When struggling with failing to reverse engineer mobile apps for smart home devices, I’ve considered trying to set something like this up for a single device.

the worktree discipline failure is the most interesting part of this post to me. when claude is interactive, "cd into the wrong repo" is catchable. when it's running unattended on a schedule, you find out in the morning.
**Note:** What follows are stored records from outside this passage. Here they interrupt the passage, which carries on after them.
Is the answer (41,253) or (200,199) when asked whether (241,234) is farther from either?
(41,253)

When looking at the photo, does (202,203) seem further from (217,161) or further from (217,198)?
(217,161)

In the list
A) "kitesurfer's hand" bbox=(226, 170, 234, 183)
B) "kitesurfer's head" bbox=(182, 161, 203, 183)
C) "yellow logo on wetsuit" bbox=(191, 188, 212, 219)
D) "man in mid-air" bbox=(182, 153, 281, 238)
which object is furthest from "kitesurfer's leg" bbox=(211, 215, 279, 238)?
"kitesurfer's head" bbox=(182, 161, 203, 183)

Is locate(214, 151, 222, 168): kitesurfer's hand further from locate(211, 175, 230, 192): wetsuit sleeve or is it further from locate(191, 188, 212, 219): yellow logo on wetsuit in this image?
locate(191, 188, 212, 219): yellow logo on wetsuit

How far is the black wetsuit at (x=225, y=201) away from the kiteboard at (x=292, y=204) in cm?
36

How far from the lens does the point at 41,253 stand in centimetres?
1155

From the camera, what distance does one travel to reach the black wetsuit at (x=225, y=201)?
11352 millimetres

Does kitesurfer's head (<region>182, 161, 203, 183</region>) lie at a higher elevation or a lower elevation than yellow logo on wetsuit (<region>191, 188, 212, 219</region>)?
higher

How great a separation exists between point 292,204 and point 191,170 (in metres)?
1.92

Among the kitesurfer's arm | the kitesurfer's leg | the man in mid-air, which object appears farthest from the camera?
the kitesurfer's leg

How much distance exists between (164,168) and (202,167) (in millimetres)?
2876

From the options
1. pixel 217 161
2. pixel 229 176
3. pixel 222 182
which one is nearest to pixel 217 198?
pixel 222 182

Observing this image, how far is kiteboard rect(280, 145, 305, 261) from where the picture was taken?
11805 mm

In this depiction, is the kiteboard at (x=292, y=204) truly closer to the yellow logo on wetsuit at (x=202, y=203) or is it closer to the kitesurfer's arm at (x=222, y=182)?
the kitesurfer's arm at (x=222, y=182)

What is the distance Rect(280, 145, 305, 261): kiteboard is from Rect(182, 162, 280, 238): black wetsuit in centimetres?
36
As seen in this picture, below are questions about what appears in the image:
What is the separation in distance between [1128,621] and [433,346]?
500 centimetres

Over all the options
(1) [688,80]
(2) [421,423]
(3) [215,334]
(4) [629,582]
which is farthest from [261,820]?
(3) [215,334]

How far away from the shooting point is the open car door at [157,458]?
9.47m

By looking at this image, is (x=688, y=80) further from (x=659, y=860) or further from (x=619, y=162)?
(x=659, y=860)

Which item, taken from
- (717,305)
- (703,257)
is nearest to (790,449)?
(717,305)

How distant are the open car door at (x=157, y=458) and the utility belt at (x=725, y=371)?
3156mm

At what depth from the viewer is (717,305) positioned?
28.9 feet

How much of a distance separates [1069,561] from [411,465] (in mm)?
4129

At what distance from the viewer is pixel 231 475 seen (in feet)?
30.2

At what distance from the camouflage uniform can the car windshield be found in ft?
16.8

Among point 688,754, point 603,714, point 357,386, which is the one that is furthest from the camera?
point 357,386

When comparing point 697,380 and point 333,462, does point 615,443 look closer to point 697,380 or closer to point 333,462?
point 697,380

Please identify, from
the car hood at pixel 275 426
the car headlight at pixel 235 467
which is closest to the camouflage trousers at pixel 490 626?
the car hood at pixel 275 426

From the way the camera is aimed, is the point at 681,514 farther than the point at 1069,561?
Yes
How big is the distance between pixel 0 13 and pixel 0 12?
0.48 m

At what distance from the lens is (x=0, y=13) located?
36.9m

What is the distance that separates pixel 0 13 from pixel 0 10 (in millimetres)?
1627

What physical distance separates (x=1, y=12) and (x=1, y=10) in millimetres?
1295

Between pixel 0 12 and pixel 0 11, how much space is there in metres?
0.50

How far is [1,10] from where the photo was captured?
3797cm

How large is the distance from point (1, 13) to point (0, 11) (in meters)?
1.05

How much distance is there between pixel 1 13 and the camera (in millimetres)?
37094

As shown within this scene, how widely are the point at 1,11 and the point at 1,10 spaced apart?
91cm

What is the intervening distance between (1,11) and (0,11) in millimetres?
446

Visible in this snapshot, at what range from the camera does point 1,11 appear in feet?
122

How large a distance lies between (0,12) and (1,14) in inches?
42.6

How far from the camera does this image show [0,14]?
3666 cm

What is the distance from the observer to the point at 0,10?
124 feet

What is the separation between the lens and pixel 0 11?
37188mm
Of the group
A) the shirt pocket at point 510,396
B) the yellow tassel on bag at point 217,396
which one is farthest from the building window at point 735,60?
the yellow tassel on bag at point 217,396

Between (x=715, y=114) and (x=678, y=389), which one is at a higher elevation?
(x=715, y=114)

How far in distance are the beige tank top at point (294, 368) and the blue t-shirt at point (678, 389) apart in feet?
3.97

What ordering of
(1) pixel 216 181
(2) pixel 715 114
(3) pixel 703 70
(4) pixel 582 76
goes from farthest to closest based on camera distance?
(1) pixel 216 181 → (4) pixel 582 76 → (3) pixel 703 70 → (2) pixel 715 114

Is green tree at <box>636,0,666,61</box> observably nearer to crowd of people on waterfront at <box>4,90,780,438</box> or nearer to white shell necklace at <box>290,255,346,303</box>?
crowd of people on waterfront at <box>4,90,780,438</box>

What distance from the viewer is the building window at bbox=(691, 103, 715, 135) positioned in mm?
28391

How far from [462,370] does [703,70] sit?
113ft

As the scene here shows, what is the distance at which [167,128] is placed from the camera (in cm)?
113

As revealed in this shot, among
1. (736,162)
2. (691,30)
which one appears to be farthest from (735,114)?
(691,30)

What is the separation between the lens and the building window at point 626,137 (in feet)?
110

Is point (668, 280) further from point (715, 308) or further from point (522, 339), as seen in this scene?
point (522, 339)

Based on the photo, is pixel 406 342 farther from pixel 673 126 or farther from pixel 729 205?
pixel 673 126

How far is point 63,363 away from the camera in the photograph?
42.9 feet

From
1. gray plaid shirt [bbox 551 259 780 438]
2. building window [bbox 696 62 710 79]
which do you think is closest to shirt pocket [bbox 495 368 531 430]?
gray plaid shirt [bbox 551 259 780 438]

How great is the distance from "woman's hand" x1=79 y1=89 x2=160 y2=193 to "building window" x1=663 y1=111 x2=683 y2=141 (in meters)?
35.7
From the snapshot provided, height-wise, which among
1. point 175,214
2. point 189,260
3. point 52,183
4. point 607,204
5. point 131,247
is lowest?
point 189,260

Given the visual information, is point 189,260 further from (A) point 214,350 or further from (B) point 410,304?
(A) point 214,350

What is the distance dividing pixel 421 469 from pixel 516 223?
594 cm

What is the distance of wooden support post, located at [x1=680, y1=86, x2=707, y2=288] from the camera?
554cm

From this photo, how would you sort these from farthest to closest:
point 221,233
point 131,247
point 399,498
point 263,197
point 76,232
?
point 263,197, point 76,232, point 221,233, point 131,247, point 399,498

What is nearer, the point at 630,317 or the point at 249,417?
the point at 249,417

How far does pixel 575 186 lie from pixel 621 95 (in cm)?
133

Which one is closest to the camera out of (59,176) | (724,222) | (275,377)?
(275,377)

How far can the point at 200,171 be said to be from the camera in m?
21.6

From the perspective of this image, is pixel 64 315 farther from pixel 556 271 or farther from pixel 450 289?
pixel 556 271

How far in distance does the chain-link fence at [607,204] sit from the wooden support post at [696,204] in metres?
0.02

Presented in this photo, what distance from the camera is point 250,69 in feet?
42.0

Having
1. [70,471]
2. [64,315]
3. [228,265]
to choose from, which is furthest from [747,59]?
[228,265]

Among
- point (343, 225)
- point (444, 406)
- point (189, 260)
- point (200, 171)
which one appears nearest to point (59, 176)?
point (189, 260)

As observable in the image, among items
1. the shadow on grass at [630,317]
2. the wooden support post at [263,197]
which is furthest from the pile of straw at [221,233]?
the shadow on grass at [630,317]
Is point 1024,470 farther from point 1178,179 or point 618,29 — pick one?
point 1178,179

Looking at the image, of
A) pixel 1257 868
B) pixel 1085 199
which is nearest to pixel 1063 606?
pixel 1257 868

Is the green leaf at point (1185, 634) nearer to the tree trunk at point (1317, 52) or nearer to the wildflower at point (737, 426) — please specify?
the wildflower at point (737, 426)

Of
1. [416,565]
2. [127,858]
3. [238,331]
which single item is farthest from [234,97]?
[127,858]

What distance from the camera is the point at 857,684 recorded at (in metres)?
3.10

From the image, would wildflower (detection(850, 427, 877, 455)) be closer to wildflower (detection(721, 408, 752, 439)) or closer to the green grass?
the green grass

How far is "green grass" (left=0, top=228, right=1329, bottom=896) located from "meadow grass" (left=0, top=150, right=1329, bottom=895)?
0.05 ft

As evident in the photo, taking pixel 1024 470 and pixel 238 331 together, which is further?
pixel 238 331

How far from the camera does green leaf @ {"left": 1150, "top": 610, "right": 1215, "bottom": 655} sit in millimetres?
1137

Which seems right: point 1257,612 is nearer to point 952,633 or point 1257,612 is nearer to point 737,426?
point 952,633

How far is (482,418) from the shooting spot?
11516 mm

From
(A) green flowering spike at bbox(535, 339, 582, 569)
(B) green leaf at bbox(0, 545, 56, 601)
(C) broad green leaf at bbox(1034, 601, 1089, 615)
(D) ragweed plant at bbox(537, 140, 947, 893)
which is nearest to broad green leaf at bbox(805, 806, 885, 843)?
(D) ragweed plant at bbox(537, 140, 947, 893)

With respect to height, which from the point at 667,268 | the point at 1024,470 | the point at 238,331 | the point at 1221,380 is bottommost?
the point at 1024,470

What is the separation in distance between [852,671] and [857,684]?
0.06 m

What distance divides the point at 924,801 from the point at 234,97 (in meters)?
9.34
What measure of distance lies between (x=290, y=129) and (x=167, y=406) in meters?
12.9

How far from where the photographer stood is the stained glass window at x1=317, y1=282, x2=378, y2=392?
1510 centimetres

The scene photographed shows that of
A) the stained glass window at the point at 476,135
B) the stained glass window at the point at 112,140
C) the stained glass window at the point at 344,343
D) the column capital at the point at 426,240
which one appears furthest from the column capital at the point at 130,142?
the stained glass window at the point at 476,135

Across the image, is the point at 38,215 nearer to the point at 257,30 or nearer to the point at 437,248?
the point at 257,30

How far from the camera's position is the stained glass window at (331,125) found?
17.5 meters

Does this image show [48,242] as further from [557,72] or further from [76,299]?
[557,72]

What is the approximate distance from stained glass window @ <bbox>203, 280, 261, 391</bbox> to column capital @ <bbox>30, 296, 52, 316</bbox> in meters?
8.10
the abstraction is right - isolated worktree, scoped task, commit only what belongs. the failure is enforcement. git worktrees don't prevent a process from running `cd ../main-repo`. that requires something external imposing the boundary, not relying on the agent to respect it.

what you've built (the 8:47 sweep) is a narrow-scope autonomous job: well-defined inputs, deterministic outputs, bounded time. these work well because the scope is clear enough that deviation is obvious. the harder category is "fix any failing tests" - that task requires judgment about what's in scope, and judgment is exactly where worktree escapes happen.

i've been working on tooling for scheduling this kind of claude work (openhelm.ai) and the isolation problem is front and center. separate working directories per run, no write access to the main repo unless that's the explicit task. your experience here is exactly the failure mode that design is trying to prevent.

Im sorry but just because you got the automation working doesn't mean you're getting meaningful QA from Claude analyzing your screenshots.
Agent breaks sandbox, accesses the wrong repo, nobody watching.

This is basically why AI coding productivity stays flat at ~10% despite 93% adoption.. you speed up one narrow thing and create new problems in review and oversight that eat the gains.